> **Goal of the exercise**: Rewrite the part of the passage on the MSR1 gene that opens with the words containing "Macrophage scavenger receptor has" and closes with "interact with HSPA1A.", substituting "laboratory glassware" for "tissue culture plastic".

> **Text under study**:
::::
Protein-coding gene in the species Homo sapiens

Macrophage scavenger receptor 1, also known as MSR1, is a protein which in humans is encoded by the MSR1 gene. MSR1 has also been designated CD204 (cluster of differentiation 204).

== Function ==

This gene encodes the class A macrophage scavenger receptors, which include three different types (1, 2, 3) generated by alternative splicing of this gene. These receptors or isoforms are trimeric integral membrane glycoproteins and have been implicated in many macrophage-associated physiological and pathological processes including atherosclerosis, Alzheimer's disease, and host defense. They were thought to be expressed macrophage-specific, but recently shown to be present on different dendritic cells classes, too.

The isoforms type 1 and type 2 are functional receptors and are able to mediate the endocytosis of modified low density lipoproteins (LDLs). The isoform type 3 does not internalize modified LDL (acetyl-LDL) despite having the domain shown to mediate this function in the types 1 and 2 isoforms. It has an altered intracellular processing and is trapped within the endoplasmic reticulum, making it unable to perform endocytosis. The isoform type 3 can inhibit the function of isoforms type 1 and type 2 when co-expressed, indicating a dominant negative effect and suggesting a mechanism for regulation of scavenger receptor activity in macrophages.

== Biotechnology application ==

Macrophage scavenger receptor has been shown to mediate adhesion of macrophages and other cell lines to tissue culture plastic.

==Interactions==
MSR1 has been shown to interact with HSPA1A.
::::
> **Supplied records**:
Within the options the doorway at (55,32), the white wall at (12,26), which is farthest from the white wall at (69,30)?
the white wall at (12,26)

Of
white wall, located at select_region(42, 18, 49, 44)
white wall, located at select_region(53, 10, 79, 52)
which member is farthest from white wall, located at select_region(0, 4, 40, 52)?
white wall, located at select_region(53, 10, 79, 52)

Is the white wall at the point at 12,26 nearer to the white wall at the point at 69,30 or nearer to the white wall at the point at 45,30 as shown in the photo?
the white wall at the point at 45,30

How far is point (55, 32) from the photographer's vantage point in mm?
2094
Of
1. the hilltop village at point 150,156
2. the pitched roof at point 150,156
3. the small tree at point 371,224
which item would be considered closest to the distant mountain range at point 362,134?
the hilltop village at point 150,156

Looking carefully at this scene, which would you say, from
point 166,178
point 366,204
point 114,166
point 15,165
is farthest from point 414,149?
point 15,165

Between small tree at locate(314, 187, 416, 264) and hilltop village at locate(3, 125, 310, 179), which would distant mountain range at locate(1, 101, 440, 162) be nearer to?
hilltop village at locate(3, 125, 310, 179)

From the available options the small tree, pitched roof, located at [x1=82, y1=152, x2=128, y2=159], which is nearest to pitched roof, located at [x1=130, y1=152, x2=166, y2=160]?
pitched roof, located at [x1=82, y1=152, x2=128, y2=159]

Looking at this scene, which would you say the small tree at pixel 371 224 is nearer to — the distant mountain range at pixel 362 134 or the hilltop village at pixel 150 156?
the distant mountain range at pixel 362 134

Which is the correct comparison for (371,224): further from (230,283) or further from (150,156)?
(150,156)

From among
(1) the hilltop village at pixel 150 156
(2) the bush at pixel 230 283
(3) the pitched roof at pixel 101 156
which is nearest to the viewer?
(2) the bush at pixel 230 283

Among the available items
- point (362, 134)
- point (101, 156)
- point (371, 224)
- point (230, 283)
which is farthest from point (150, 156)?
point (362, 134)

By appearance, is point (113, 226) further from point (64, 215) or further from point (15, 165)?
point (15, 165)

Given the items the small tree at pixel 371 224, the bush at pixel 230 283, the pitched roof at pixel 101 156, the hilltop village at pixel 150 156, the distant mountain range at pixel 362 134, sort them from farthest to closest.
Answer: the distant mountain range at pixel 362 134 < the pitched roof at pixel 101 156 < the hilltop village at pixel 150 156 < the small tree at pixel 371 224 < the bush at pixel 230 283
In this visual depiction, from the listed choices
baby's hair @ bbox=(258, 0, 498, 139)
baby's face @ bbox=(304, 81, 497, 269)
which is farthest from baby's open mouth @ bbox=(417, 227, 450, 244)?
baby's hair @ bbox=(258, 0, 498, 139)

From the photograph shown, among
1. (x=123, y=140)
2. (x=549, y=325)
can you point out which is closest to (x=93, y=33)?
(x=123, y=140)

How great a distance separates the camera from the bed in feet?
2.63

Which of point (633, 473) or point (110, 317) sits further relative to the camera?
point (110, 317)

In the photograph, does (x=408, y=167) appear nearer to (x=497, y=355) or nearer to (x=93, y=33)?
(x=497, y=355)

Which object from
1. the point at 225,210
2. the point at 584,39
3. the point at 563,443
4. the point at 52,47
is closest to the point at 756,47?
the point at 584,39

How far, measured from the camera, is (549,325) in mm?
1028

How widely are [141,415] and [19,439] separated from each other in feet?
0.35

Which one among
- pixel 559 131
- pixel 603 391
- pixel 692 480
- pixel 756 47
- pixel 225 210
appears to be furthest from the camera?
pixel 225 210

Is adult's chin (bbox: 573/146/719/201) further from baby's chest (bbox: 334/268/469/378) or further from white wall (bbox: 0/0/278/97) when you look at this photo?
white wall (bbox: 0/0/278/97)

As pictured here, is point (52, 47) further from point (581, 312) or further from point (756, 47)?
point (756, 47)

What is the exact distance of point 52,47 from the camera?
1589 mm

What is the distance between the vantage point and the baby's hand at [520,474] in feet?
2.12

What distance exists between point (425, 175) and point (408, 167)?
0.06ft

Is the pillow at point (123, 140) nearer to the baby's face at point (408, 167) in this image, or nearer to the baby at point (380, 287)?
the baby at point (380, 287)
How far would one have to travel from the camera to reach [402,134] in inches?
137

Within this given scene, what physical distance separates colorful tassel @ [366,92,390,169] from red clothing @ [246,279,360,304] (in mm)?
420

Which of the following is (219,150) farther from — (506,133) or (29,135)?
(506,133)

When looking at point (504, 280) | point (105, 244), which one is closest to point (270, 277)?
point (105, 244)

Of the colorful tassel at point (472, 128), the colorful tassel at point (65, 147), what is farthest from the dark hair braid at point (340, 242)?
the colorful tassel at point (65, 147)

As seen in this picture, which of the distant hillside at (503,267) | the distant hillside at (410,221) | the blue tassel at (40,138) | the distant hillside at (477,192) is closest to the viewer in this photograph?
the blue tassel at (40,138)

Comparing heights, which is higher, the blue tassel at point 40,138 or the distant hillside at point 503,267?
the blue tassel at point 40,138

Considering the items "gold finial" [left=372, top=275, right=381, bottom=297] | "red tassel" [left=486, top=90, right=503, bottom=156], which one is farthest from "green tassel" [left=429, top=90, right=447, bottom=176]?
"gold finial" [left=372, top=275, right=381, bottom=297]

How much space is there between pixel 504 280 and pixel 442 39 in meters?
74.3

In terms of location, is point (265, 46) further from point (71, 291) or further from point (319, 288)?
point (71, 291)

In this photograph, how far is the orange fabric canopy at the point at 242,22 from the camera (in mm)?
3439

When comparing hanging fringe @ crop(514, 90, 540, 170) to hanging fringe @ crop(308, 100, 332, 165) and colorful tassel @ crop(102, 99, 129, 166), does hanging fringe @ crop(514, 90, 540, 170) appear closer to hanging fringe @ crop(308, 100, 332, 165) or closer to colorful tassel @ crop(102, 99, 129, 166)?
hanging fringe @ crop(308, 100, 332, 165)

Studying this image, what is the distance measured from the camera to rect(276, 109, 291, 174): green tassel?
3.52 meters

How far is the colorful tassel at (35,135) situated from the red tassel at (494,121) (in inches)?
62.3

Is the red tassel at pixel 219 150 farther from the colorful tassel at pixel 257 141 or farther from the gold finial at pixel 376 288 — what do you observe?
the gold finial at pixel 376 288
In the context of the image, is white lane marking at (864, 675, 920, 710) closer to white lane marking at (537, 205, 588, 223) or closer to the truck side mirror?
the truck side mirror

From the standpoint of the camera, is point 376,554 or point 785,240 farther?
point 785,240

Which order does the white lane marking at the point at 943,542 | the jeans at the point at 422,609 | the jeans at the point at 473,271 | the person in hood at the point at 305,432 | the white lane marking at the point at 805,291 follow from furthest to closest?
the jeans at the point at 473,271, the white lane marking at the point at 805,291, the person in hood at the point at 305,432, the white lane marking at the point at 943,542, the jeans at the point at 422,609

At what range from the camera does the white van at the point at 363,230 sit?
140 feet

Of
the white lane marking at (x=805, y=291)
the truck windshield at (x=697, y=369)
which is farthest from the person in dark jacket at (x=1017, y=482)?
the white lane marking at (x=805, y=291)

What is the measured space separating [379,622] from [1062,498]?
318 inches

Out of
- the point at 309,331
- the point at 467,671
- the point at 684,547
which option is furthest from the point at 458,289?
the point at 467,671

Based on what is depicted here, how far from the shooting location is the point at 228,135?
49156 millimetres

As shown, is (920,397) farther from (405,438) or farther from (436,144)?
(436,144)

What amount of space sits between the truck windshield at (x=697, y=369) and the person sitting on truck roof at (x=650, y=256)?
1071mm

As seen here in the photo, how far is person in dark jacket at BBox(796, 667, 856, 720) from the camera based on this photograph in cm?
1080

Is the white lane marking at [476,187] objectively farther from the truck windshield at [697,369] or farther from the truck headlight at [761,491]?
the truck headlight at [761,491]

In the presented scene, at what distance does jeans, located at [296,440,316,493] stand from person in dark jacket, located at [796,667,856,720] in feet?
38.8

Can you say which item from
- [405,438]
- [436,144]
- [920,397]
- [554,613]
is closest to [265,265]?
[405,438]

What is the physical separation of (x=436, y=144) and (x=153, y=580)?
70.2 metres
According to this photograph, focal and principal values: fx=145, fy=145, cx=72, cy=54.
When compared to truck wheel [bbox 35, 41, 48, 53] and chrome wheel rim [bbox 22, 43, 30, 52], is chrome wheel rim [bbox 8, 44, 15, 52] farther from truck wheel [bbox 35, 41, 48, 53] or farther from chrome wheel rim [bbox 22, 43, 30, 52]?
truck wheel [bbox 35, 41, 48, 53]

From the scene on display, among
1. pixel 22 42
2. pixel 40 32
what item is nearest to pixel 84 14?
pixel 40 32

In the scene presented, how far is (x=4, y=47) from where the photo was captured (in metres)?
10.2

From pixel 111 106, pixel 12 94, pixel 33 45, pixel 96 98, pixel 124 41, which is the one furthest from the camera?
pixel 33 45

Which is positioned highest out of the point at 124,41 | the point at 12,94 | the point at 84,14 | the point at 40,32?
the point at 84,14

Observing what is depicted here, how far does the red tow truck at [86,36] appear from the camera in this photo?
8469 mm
::::
> **Expected output**:
Macrophage scavenger receptor has been shown to mediate adhesion of macrophages and other cell lines to laboratory glassware.

==Interactions==
MSR1 has been shown to interact with HSPA1A.